Robert Redford é um velho que nunca foi actor, um homem belo pejado de rugas ou de sinais que atestam que ninguém foge da inescapável ceifeira. Redford não tem nome, nem história. O seu passado é interpretado a partir dos vincos na pele e dos cabelos brancos que só tornam talentoso aquele que ao longo da sua carreira escassos dotes artísticos revelou. All is lost (2013), de J.C. Chandor, é uma fotografia em movimento, o retrato de um ser inexpressivo e ao mesmo tempo cheio de expressões e carregado de histórias (a minha carne é o meu passado). Estamos perante um filme que ensina a sofrer como Séneca ensinou. Quem assiste ao filme sente que a criatura em luta contra o oceano batalha na verdade contra o barco que se afunda. Redford lê e adormece e vai-se afogando impávido. Nada surpreende se aceitarmos que a morte e a dor são vida e devem ser aceites com a mesma simplicidade com que se devora um bom repasto. Viver e saber ir morrendo. Tudo está perdido, tudo esteve perdido desde a nascença. O homem luta pela sobrevivência e quando pressente que não se salvará deita fogo ao que resta e atira-se para o fundo. Mergulha, enterra-se nas trevas. Mesmo esse mergulho faz parte da vida: atiramo-nos por vontade própria, estamos no fundo enquanto lá em cima o fogo reina, vemos o fogo e ainda não morremos, basta uma braçada e escapamos. Escapar de quê, se nos encontramos tão próximos da morte? Sempre estivemos mortos.
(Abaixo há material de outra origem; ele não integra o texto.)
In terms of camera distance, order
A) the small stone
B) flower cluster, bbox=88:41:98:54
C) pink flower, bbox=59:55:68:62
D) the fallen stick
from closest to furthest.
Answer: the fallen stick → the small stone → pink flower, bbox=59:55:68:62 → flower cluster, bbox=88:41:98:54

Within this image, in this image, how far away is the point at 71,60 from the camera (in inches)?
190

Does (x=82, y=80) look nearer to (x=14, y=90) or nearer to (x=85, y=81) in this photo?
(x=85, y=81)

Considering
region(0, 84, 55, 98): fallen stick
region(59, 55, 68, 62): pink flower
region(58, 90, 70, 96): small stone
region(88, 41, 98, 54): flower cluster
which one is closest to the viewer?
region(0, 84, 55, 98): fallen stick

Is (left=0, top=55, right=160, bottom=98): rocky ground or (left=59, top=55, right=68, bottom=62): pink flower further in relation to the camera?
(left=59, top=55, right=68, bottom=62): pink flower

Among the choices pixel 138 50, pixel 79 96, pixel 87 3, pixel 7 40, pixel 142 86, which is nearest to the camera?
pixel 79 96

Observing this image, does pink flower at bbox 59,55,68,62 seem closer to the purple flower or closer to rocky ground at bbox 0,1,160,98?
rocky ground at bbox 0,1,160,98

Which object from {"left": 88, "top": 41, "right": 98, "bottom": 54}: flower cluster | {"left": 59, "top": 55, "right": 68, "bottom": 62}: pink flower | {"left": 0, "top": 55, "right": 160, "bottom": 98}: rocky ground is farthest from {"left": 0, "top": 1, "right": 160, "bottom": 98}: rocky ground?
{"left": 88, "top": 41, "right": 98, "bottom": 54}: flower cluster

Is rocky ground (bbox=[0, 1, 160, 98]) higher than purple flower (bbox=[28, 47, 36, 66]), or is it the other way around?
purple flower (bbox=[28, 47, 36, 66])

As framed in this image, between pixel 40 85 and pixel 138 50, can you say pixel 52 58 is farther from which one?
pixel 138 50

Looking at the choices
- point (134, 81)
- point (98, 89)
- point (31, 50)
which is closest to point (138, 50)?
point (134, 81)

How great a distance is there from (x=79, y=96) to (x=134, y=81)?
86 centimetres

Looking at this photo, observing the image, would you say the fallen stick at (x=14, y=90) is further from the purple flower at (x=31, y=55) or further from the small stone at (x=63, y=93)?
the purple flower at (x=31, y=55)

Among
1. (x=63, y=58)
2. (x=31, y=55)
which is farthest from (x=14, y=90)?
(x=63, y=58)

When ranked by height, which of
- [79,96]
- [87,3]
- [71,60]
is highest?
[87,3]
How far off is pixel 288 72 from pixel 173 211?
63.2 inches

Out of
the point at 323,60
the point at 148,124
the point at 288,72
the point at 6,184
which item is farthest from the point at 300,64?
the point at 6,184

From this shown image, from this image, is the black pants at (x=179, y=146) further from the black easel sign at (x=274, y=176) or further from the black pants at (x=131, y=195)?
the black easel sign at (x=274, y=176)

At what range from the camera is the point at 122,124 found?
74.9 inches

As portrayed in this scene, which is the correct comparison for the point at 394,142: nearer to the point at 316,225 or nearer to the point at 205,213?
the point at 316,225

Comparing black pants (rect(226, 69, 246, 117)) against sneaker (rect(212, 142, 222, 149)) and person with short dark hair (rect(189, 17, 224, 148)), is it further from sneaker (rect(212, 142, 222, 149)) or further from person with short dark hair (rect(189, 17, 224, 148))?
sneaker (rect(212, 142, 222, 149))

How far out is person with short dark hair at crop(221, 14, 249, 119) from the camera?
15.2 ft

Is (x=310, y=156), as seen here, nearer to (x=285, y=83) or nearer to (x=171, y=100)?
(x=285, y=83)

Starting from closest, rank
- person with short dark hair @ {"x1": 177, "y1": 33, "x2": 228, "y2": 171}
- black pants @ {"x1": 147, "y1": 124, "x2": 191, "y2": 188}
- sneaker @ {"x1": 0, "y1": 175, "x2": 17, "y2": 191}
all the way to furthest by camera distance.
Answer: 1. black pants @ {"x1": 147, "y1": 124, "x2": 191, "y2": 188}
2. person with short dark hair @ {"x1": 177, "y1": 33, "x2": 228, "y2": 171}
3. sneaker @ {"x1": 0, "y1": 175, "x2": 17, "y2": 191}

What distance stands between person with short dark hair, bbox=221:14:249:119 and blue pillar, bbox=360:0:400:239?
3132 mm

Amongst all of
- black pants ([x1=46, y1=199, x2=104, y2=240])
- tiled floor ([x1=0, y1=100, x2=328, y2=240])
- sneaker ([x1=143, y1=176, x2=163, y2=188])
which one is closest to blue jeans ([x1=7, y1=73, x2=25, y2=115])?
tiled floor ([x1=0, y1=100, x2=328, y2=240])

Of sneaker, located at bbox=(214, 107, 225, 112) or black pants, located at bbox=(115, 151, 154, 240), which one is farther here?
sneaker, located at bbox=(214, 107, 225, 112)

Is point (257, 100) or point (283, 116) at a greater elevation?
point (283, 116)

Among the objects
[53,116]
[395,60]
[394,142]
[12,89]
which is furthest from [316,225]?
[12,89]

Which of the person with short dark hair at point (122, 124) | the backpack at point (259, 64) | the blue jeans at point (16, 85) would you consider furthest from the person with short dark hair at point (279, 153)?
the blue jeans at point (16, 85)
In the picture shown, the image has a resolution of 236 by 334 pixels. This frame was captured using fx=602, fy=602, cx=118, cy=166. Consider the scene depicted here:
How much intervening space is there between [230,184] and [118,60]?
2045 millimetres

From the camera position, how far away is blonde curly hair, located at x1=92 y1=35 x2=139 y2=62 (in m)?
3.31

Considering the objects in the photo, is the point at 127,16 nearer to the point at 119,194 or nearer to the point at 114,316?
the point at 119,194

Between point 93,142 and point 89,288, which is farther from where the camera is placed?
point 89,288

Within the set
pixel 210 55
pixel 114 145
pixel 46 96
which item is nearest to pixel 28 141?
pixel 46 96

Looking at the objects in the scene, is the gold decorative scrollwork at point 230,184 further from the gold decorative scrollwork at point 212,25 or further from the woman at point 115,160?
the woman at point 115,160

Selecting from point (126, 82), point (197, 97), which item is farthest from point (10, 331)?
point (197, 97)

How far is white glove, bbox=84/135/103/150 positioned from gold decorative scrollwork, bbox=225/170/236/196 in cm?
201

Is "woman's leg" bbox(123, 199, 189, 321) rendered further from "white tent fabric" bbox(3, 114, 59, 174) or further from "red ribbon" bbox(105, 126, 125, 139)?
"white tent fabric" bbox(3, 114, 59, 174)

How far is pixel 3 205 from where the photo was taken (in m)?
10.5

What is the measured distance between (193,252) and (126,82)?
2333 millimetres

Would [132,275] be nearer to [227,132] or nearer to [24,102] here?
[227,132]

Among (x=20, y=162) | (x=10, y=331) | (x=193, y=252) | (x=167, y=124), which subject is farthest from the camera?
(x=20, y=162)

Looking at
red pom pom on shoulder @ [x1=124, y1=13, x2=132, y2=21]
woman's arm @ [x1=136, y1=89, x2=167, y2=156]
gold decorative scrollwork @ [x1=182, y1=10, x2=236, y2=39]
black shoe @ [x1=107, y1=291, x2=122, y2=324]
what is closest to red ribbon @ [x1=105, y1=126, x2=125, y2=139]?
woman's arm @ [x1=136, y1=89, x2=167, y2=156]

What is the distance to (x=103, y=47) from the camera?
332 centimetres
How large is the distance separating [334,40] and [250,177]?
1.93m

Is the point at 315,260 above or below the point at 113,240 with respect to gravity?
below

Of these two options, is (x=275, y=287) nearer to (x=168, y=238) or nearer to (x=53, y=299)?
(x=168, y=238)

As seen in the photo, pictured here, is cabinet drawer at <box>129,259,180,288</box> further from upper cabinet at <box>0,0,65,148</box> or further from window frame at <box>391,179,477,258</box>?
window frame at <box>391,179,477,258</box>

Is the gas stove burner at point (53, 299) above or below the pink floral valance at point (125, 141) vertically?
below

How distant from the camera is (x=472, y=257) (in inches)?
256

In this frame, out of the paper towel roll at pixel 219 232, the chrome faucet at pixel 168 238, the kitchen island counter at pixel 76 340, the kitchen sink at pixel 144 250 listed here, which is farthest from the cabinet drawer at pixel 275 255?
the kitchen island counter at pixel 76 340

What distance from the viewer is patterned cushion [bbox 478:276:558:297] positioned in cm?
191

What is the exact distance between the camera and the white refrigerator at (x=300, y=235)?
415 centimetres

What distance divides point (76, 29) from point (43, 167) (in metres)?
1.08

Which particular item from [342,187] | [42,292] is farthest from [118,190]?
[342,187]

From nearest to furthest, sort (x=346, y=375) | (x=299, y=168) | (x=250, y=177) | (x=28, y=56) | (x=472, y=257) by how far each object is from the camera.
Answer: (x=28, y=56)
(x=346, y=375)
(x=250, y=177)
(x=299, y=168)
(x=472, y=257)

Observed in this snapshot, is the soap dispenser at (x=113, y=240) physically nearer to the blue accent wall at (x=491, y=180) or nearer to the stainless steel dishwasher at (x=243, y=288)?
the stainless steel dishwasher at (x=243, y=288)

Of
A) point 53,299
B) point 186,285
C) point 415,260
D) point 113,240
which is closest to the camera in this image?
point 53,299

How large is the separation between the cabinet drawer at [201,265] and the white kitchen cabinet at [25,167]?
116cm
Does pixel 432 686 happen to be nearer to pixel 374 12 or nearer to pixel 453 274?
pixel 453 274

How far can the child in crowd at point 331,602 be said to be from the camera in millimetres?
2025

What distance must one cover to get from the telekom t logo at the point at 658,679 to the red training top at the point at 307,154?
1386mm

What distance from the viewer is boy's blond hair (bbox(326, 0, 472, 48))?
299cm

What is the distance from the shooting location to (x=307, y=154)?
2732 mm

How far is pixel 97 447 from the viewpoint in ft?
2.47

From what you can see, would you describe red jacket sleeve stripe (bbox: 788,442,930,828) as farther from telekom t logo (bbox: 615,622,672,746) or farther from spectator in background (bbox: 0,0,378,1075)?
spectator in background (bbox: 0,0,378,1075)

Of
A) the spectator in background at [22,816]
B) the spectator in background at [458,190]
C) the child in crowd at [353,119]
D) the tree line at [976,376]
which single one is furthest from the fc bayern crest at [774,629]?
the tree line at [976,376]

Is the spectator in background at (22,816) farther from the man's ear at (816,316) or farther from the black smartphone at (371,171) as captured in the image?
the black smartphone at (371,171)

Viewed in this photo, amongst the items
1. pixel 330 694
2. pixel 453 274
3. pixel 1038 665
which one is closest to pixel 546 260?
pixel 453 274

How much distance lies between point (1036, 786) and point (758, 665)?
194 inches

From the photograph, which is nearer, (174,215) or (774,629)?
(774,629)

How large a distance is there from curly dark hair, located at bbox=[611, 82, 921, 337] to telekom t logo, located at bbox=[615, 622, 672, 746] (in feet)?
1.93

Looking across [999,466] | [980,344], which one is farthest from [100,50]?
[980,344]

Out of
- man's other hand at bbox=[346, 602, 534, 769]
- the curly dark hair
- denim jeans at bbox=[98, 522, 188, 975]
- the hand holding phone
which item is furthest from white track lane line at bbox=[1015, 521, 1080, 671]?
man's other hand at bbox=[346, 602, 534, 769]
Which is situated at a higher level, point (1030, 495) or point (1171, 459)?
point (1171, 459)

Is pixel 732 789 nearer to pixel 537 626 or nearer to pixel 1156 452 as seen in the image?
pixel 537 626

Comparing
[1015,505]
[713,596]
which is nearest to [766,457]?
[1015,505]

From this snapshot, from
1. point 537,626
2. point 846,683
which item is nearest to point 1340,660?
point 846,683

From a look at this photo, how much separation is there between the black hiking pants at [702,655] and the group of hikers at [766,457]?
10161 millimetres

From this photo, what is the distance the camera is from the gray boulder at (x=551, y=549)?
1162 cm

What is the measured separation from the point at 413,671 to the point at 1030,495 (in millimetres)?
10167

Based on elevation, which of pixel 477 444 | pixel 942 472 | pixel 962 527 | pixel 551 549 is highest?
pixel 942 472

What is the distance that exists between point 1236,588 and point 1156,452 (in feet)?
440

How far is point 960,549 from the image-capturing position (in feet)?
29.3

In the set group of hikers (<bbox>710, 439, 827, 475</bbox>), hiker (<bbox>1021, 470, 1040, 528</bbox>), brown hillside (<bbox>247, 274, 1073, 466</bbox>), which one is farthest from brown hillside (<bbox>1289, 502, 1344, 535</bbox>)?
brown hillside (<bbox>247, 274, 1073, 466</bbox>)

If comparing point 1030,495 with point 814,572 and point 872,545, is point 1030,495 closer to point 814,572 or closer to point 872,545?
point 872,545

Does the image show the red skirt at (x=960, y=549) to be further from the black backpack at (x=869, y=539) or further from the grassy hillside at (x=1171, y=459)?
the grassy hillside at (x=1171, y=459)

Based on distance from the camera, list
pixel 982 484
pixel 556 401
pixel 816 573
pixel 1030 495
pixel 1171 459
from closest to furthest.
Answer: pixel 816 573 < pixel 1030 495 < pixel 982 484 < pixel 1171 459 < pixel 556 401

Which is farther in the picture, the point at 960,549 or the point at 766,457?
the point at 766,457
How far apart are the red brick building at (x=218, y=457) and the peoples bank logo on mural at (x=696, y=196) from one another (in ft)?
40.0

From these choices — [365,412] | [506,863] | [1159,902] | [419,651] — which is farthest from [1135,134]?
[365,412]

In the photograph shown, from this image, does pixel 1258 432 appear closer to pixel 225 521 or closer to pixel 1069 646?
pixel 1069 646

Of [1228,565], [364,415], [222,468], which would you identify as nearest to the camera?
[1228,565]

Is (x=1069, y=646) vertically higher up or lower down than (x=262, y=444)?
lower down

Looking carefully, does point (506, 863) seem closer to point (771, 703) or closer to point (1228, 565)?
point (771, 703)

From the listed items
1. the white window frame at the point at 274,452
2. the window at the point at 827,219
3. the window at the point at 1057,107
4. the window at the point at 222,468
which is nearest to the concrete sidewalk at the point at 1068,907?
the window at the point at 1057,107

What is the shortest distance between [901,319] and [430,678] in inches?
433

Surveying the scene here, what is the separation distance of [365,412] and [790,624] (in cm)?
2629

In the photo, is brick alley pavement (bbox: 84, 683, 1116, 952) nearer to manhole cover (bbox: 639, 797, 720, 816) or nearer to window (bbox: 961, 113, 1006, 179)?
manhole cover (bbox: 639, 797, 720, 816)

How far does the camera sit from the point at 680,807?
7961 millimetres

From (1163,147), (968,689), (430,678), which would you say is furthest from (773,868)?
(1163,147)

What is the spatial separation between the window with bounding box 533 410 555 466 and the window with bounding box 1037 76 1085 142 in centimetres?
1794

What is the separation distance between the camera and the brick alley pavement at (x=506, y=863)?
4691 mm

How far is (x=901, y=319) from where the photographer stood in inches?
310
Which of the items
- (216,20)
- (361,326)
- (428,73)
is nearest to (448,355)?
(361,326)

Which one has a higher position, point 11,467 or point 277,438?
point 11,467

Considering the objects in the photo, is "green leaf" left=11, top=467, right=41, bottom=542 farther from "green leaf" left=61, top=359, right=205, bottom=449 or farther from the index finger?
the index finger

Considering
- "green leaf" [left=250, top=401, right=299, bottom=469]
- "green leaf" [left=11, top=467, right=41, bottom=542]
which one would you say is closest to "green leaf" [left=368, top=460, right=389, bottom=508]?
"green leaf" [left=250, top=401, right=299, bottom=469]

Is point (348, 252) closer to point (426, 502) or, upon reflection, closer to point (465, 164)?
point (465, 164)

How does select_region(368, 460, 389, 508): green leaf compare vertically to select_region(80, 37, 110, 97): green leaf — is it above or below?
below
A personagem interpretada por Robert Redford é Robert Redford, um homem, um idoso, nós, desgraçados e condenados a sofrer sem direito a estrebuchar. O que sabemos? Há uma carta, é com essa carta que se inicia o filme, mas poderia ser com essa carta que o filme acabava, poderia ser com essa carta que qualquer homem, não só aquele, se apresentava e despedia do mundo. 

13th of July, 4:50 pm. I’m sorry. I know that means little at this point. But I am. I tried. I think you could all agree that I tried. To be true. To be strong. To be kind. To love. To be right. But I wasn’t. And I know you knew this, in each of your ways. And I am sorry. All is lost here, except for soul and body. That is, what’s left of them. And a half day’s rations. It’s inexcusable, really. I know that now. How it could have taken that long to admit that, I’m not sure. But it did. I fought to the end. I am not sure what that is worth, but know that I did. I have always hoped for more for you all. I will miss you. I’m sorry.

Tentei ser isto e aquilo e falhei. Falhei, não existe outro modo de estar no mundo. Falhar e falhar.